One More Time with Feeling
It’s pre-rating filing season again. That means it’s time for the annual ritual of insurers trying to soften up the public and regulators for rate increases. This year, HHS is pushing back on the insurers’ narrative, releasing a report this week that showed that premium increases in the past year were much lower than you might assume if you just read the stories about the initial proposed filings. Key takeaways from the HHS report: there’s a difference between a proposed rate and a final rate (which is almost always lower); consumers can offset a rate increase by shopping for a new plan on the Marketplace; for most consumers in the Marketplace, the effect of any increase is largely blunted by the tax credits that about 85 percent of Marketplace enrollees receive to make health insurance more affordable.
Still, as they say in the mutual fund ads, past performance does not guarantee future results. A number of factors (not all of them bad, such as the stronger than expected enrollment in Employer Sponsored Insurance) are coming together in a way that could lead to larger price hikes this year.

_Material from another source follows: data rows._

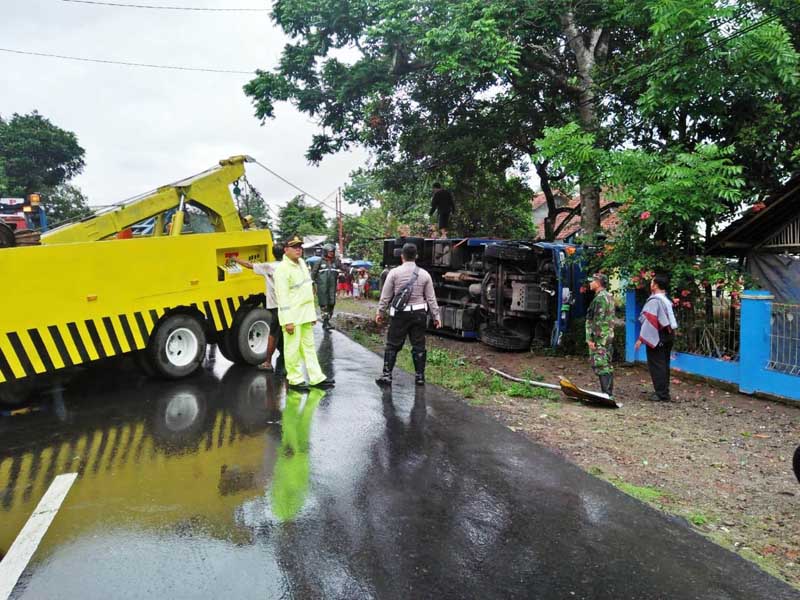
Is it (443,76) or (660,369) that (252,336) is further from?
(443,76)

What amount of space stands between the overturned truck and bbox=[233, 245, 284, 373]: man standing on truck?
151 inches

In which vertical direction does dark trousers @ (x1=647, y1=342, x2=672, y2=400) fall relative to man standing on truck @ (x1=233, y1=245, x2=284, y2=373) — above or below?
below

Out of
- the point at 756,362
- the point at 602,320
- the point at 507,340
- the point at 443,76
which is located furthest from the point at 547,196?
the point at 602,320

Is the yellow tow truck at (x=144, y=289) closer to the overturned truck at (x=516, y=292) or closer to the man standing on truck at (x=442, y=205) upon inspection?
the overturned truck at (x=516, y=292)

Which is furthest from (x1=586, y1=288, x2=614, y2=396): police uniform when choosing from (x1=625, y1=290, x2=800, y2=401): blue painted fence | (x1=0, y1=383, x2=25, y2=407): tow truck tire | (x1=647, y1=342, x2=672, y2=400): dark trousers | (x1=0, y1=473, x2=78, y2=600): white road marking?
(x1=0, y1=383, x2=25, y2=407): tow truck tire

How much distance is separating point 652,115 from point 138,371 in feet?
30.7

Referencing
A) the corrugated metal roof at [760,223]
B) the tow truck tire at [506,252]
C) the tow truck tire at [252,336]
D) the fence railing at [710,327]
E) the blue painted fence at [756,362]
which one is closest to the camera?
the blue painted fence at [756,362]

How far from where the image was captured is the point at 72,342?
7035mm

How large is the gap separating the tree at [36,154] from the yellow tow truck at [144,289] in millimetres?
33517

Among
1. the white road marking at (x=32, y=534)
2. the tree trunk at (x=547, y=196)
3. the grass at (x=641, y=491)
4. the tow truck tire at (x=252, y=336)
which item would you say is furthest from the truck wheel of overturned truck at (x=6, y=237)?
the tree trunk at (x=547, y=196)

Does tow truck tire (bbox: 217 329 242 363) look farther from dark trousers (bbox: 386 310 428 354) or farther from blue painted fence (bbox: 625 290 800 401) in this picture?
blue painted fence (bbox: 625 290 800 401)

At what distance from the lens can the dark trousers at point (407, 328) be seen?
809 centimetres

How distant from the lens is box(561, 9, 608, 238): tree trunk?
1288cm

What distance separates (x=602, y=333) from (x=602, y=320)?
168 mm
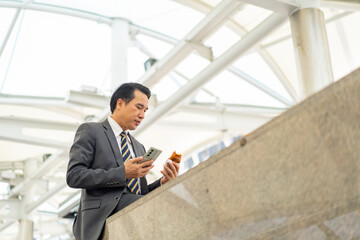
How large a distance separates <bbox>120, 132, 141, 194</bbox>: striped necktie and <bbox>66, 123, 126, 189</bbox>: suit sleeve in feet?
0.78

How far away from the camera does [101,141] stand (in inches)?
158

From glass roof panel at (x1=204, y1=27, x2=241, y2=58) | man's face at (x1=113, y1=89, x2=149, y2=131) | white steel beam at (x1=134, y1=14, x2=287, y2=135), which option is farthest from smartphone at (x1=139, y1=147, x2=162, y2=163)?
glass roof panel at (x1=204, y1=27, x2=241, y2=58)

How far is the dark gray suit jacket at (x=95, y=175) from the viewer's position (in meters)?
3.73

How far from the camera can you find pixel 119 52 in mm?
11812

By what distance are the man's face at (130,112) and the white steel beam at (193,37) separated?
381 cm

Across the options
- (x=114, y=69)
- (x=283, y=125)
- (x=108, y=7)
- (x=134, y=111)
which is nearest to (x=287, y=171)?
A: (x=283, y=125)

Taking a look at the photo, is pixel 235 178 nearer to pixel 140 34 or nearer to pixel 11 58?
pixel 140 34

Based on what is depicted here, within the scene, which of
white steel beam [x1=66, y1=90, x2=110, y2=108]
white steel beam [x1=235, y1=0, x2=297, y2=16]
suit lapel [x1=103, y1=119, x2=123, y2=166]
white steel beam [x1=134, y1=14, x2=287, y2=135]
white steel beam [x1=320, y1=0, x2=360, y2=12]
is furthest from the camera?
white steel beam [x1=66, y1=90, x2=110, y2=108]

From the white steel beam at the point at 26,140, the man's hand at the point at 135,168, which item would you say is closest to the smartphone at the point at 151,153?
the man's hand at the point at 135,168

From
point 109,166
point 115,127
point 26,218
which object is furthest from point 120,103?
point 26,218

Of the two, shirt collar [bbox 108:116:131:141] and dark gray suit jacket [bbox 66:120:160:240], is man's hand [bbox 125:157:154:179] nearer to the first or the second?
dark gray suit jacket [bbox 66:120:160:240]

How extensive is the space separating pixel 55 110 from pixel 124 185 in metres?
14.2

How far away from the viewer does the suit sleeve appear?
3.71 m

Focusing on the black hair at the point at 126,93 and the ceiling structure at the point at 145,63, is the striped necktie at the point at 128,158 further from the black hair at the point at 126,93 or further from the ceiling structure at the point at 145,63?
the ceiling structure at the point at 145,63
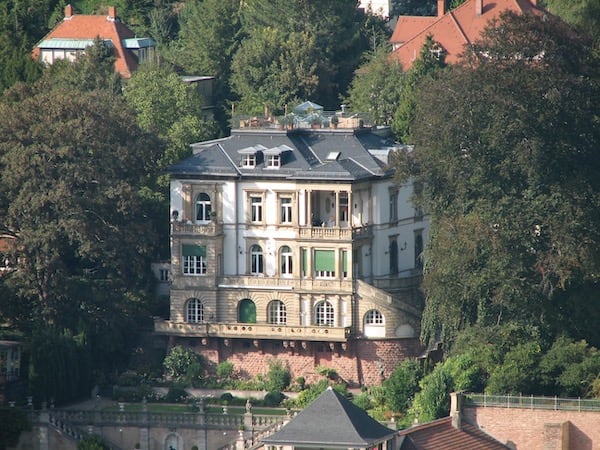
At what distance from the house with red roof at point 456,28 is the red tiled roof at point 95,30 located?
14.1m

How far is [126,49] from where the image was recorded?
16200cm

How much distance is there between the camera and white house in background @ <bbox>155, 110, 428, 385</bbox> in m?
129

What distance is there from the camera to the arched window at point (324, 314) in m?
130

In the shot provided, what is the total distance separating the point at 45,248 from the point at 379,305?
13960mm

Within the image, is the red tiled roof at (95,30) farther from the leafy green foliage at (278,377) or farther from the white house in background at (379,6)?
the leafy green foliage at (278,377)

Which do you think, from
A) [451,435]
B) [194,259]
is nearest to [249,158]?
[194,259]

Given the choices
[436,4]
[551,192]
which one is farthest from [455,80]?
[436,4]

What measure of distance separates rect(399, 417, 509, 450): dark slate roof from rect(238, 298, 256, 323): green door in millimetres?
13440

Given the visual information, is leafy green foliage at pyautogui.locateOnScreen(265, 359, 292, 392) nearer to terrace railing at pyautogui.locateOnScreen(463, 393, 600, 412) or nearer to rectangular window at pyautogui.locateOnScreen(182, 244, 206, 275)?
rectangular window at pyautogui.locateOnScreen(182, 244, 206, 275)

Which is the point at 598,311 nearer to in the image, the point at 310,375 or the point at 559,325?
the point at 559,325

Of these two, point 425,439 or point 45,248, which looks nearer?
point 425,439

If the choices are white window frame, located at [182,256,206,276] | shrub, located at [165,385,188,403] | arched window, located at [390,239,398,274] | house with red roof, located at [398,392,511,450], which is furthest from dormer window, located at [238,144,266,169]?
house with red roof, located at [398,392,511,450]

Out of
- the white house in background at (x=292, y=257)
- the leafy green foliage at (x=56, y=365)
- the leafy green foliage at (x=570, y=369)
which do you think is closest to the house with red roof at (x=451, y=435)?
the leafy green foliage at (x=570, y=369)

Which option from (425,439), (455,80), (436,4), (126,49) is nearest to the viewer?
(425,439)
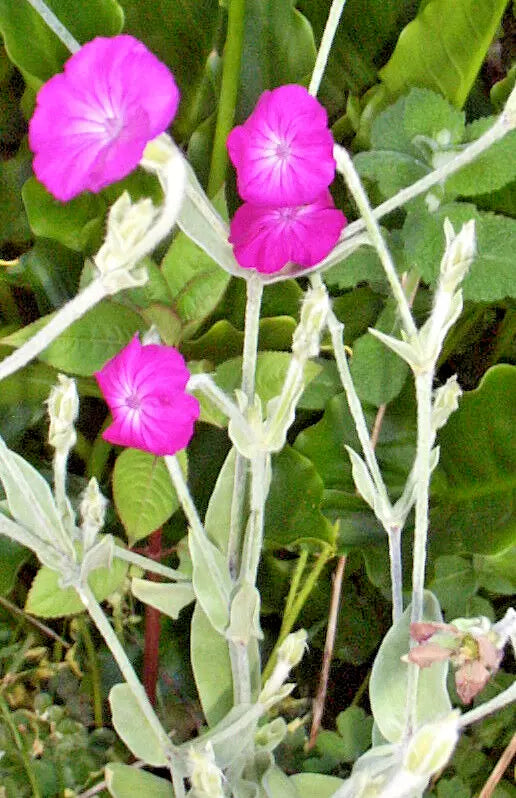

Complicating the story this year is that premium rates will be released in the middle of a national election. While health care has not featured very prominently in the campaign so far, the stark differences on health care between the parties are likely to result in a higher profile for the issue this fall. In that context we can expect a heated battle over the significance of the premium filings as well as the appropriate response. Hillary Clinton is proposing to build on the ACA and take steps to make coverage more affordable for more Americans. Bernie Sanders is proposing to replace the ACA with a single payer plan, and both of the leading Republican candidates are proposing ACA repeal.
Of course, the repeal argument is weakened by the persistent lack of any coherent proposal of what would be put in its place. House Speaker Paul Ryan, who has taken himself out of contention for the presidential nomination has indicated the House GOP will produce a plan. He has also committed to not yanking away the football when Charlie Brown goes to kick it.
The problem for Republicans working on a replacement is when they made a decision to wage a scorched-earth campaign against the ACA, it was a decision based on politics, not on policy. As result, as John McDonough points out in a recent blog, they were forced to repudiate much of their own health policy agenda and now essentially have nothing left to say.
Persistent Health Disparities: Our National Disgrace
April is minority health month, and we’ve been featuring blogs about health equity. This week the biggest story was about a new study documenting the widening life expectancy gap between the rich and the poor. But there are some other important stories as well:
While the contaminated drinking water crisis in Flint continues, the problem of lead contamination is actually widespread, causing at least some members of Congress to propose more expansive testing standards, especially in schools and daycare centers. The EPA is also working to strengthen the rules that would protect drinking water, but say that a final rule is at least a year (and a new administration) away.
And, ICYMI, a new study University of Massachusetts’ study appearing in the American Journal of Public Health shows that older African Americans are more likely to have medical debt than are older whites. The study underscores how the issues of racial, economic and health care justice are intertwined.